**Consigne A:**
Recopiez mot pour mot l'intégralité du texte sur la construction mixte.

**Extrait:**
▬▬▬

PENSER ET CONSTRUIRE « MIXTE » :

LE CHAMP LIBRE AUX INNOVATIONS TECHNIQUES ET ARCHITECTURALES

La combinaison de matériaux séduit toujours pour sa capacité à intervenir sur tous types de bâtiments – anciens et neufs, et d’échelles et destinations diverses – afin d’enrichir les expressions architecturales et les techniques de construction qui profitent des qualités de chacun d’entre eux. L’acte de construire « mixte » implique de revoir l’organisation du chantier et les modes de construction, les différents acteurs du projet, tels qu’architectes, ingénieurs, entreprises et industriels œuvrant ensemble, selon une démarche pluridisplinaire fructueuse. L’acier demeure le matériau approprié pour préfabriquer des composants faciles à poser, en filière sèche, et recyclables, en maîtrisant les coûts générés, dans une optique de frugalité et de décarbonation du secteur du bâtiment.

Repenser les modes constructifs dans le sens d’une mixité intelligente amène à repenser de façon globale les bâtiments, en termes de fonctions et d’adaptabilité. La mixité de matériaux -qui ne date pas d’aujourd’hui et concerne aussi bien les bâtiments anciens que nouveaux- porte sur la structure de l’ouvrage et son enveloppe qui font l’objet de nombreuses recherches tant architecturales que techniques, le noyau béton assurant le contreventement et le coupe-feu nécessaires. Associer l’acier à du bois, du béton, de la pierre, de la brique ou du verre, permet de poser chaque matériau à sa juste place et selon ses particularités, en vue de réduire l’empreinte carbone de chaque édifice et les consommations d’énergie. Chaque matériau mis en œuvre est optimisé, lorsqu’il est utilisé de manière rationnelle, et dans une perspective de réduction des délais de chantier et de performance économique, en laissant libre cours à la création architecturale. Les solutions techniques innovantes déployées doivent être plus durables et maîtrisées pour répondre aux réglementations thermique, acoustique, incendie et sismique en vigueur. La construction métallique occupe une place de premier ordre pour son aptitude à mettre en œuvre des processus structurels et industriels, flexibles et évolutifs, adaptés à chaque édifice, les acteurs de la filière acier étant depuis longtemps engagés dans la voie du développement durable.

▬▬▬

**Consigne B:**
Dans la liste, de la première ligne jusqu'à la ligne contenant « Casa Real * Oropesa del Mar », bornes comprises, substituez « Filtre » à « Filter » sans rien changer d'autre, puis redonnez uniquement ces lignes, sans les images.

▬▬▬

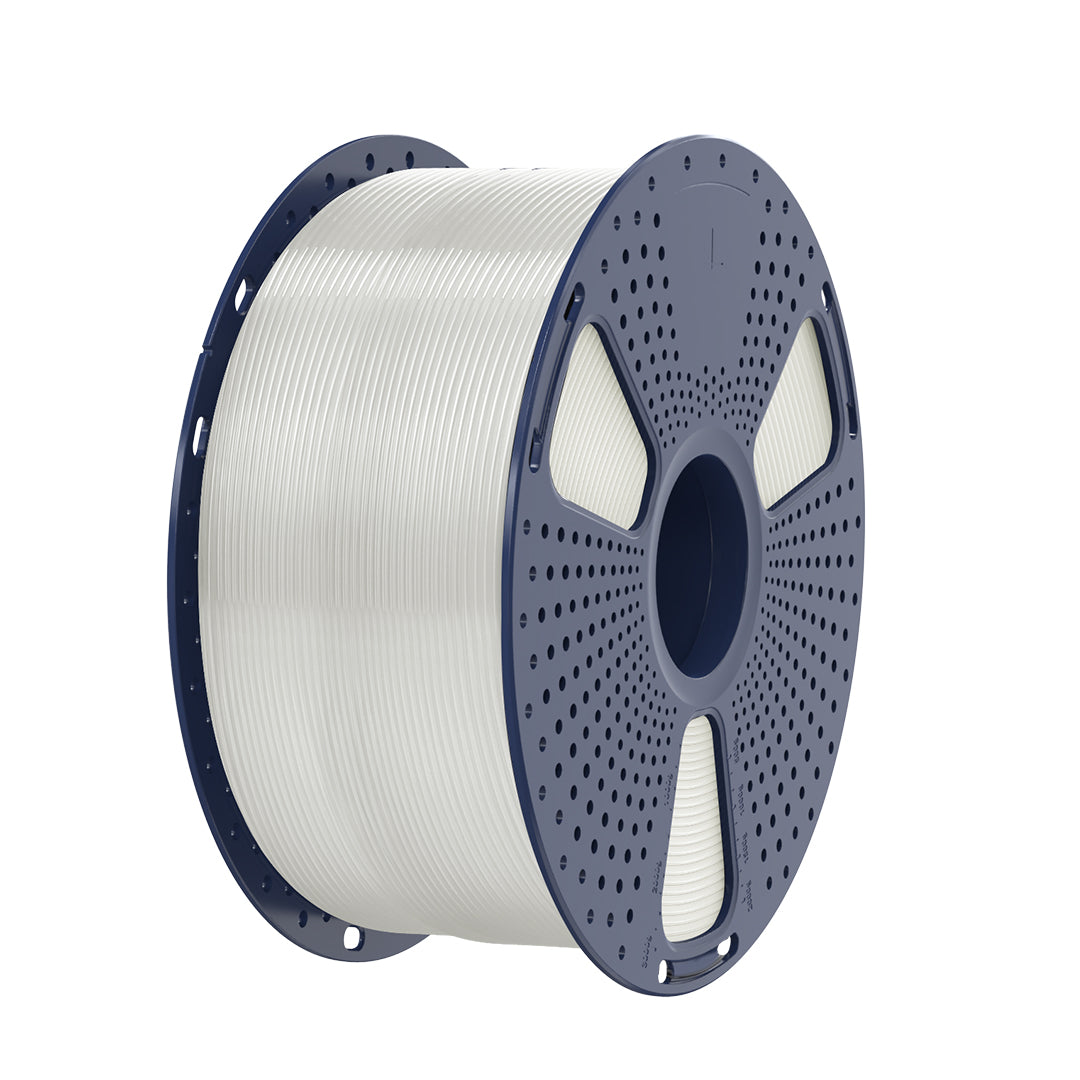 3KG Large Spool PLA Series 3D Printer Filament Collection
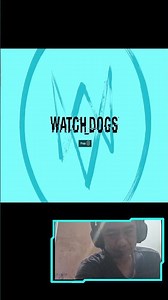 LIVE - WATCH DOGS 1 - WALKTHROUGH - GAMEPLAY - PS4
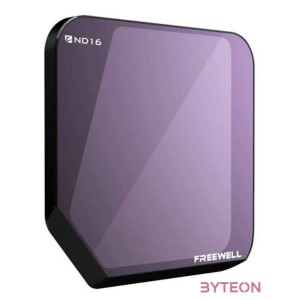 Filter ND16 Freewell for DJI Mavic 3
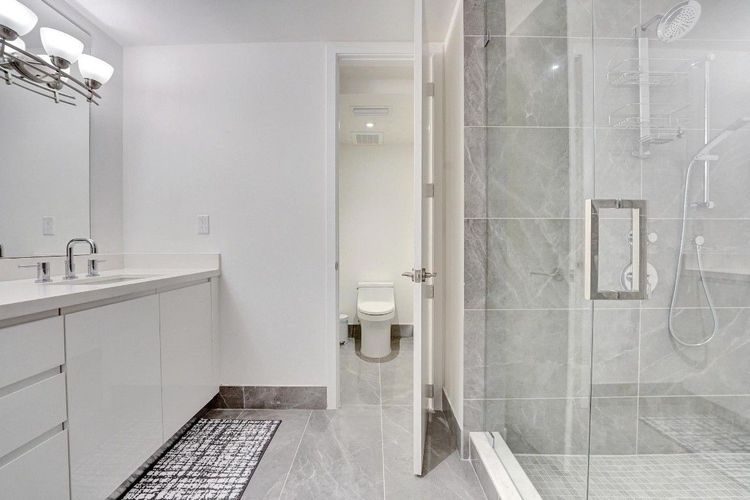 The Wave on Bayshore #501 image #8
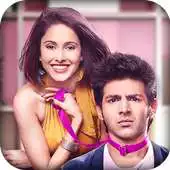 Free play online Pyaar Ka Punchnama 2 APK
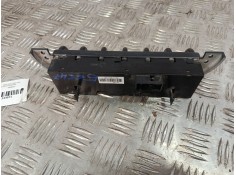 Recambio de mando luces para mini mini (r50,r53) 1.6 16v cat referencia OEM IAM 6958027   2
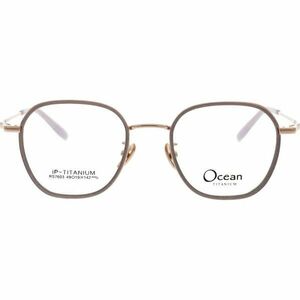 Ochelari de vedere femei Ocean Titan RS7603 C2 imagine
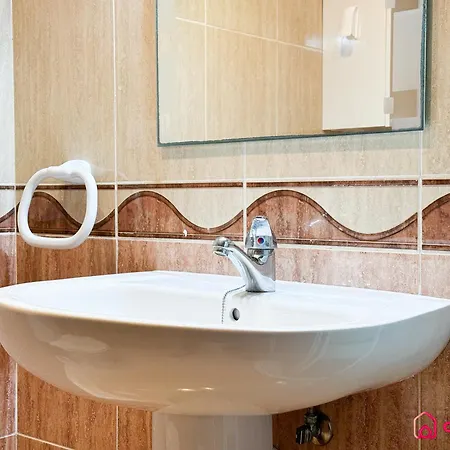 Casa Real * Oropesa del Mar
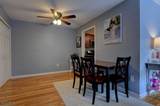 316 Hoover Ave - Photo 3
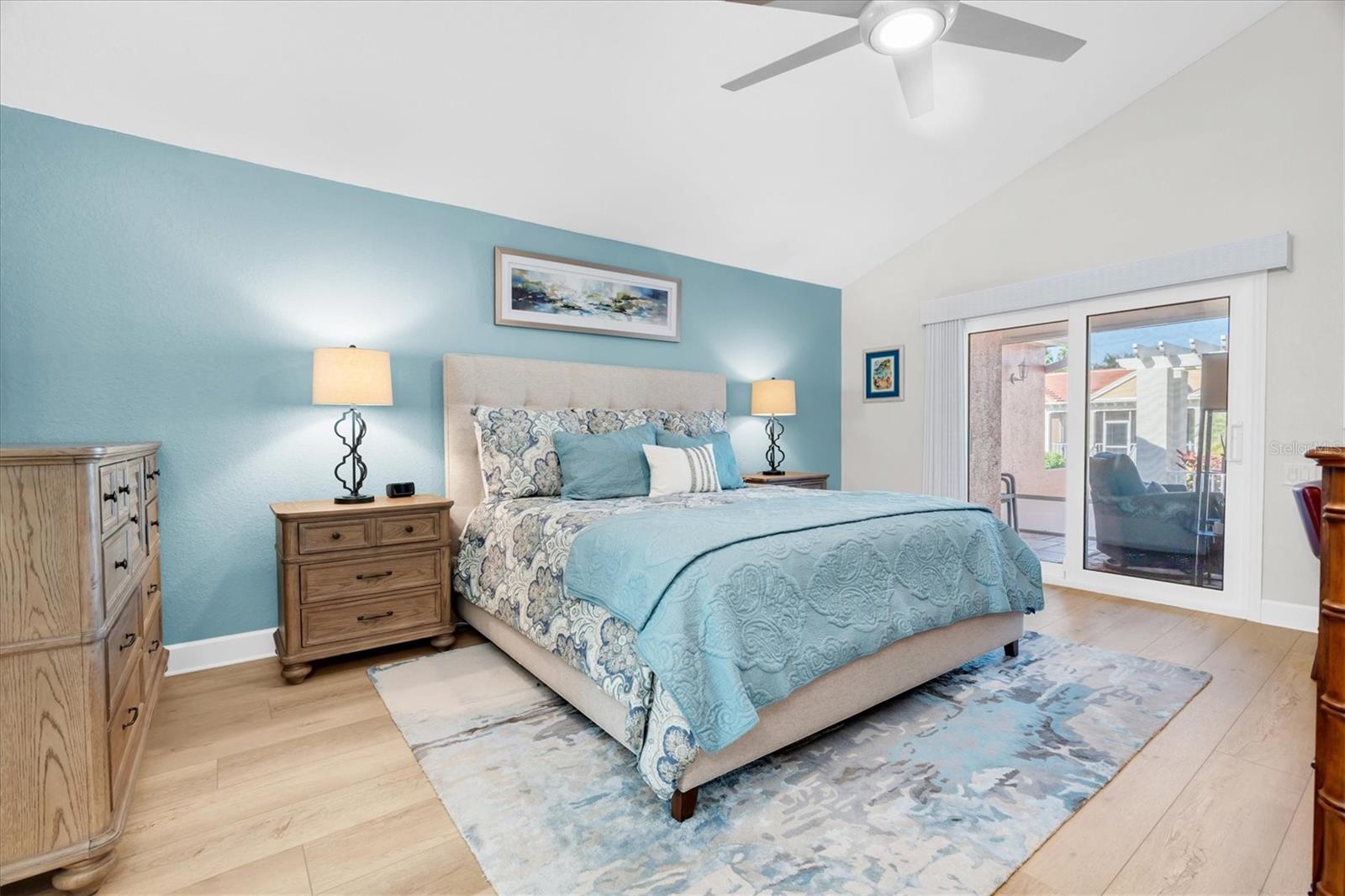 Image 17 of 53 For 18 Jefferson Court S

▬▬▬

**Votre réponse A:**
PENSER ET CONSTRUIRE « MIXTE » :

LE CHAMP LIBRE AUX INNOVATIONS TECHNIQUES ET ARCHITECTURALES

La combinaison de matériaux séduit toujours pour sa capacité à intervenir sur tous types de bâtiments – anciens et neufs, et d’échelles et destinations diverses – afin d’enrichir les expressions architecturales et les techniques de construction qui profitent des qualités de chacun d’entre eux. L’acte de construire « mixte » implique de revoir l’organisation du chantier et les modes de construction, les différents acteurs du projet, tels qu’architectes, ingénieurs, entreprises et industriels œuvrant ensemble, selon une démarche pluridisplinaire fructueuse. L’acier demeure le matériau approprié pour préfabriquer des composants faciles à poser, en filière sèche, et recyclables, en maîtrisant les coûts générés, dans une optique de frugalité et de décarbonation du secteur du bâtiment.

Repenser les modes constructifs dans le sens d’une mixité intelligente amène à repenser de façon globale les bâtiments, en termes de fonctions et d’adaptabilité. La mixité de matériaux -qui ne date pas d’aujourd’hui et concerne aussi bien les bâtiments anciens que nouveaux- porte sur la structure de l’ouvrage et son enveloppe qui font l’objet de nombreuses recherches tant architecturales que techniques, le noyau béton assurant le contreventement et le coupe-feu nécessaires. Associer l’acier à du bois, du béton, de la pierre, de la brique ou du verre, permet de poser chaque matériau à sa juste place et selon ses particularités, en vue de réduire l’empreinte carbone de chaque édifice et les consommations d’énergie. Chaque matériau mis en œuvre est optimisé, lorsqu’il est utilisé de manière rationnelle, et dans une perspective de réduction des délais de chantier et de performance économique, en laissant libre cours à la création architecturale. Les solutions techniques innovantes déployées doivent être plus durables et maîtrisées pour répondre aux réglementations thermique, acoustique, incendie et sismique en vigueur. La construction métallique occupe une place de premier ordre pour son aptitude à mettre en œuvre des processus structurels et industriels, flexibles et évolutifs, adaptés à chaque édifice, les acteurs de la filière acier étant depuis longtemps engagés dans la voie du développement durable.

**Votre réponse B:**
 3KG Large Spool PLA Series 3D Printer Filament Collection
 LIVE - WATCH DOGS 1 - WALKTHROUGH - GAMEPLAY - PS4
 Filtre ND16 Freewell for DJI Mavic 3
 The Wave on Bayshore #501 image #8
 Free play online Pyaar Ka Punchnama 2 APK
 Recambio de mando luces para mini mini (r50,r53) 1.6 16v cat referencia OEM IAM 6958027   2
 Ochelari de vedere femei Ocean Titan RS7603 C2 imagine
 Casa Real * Oropesa del Mar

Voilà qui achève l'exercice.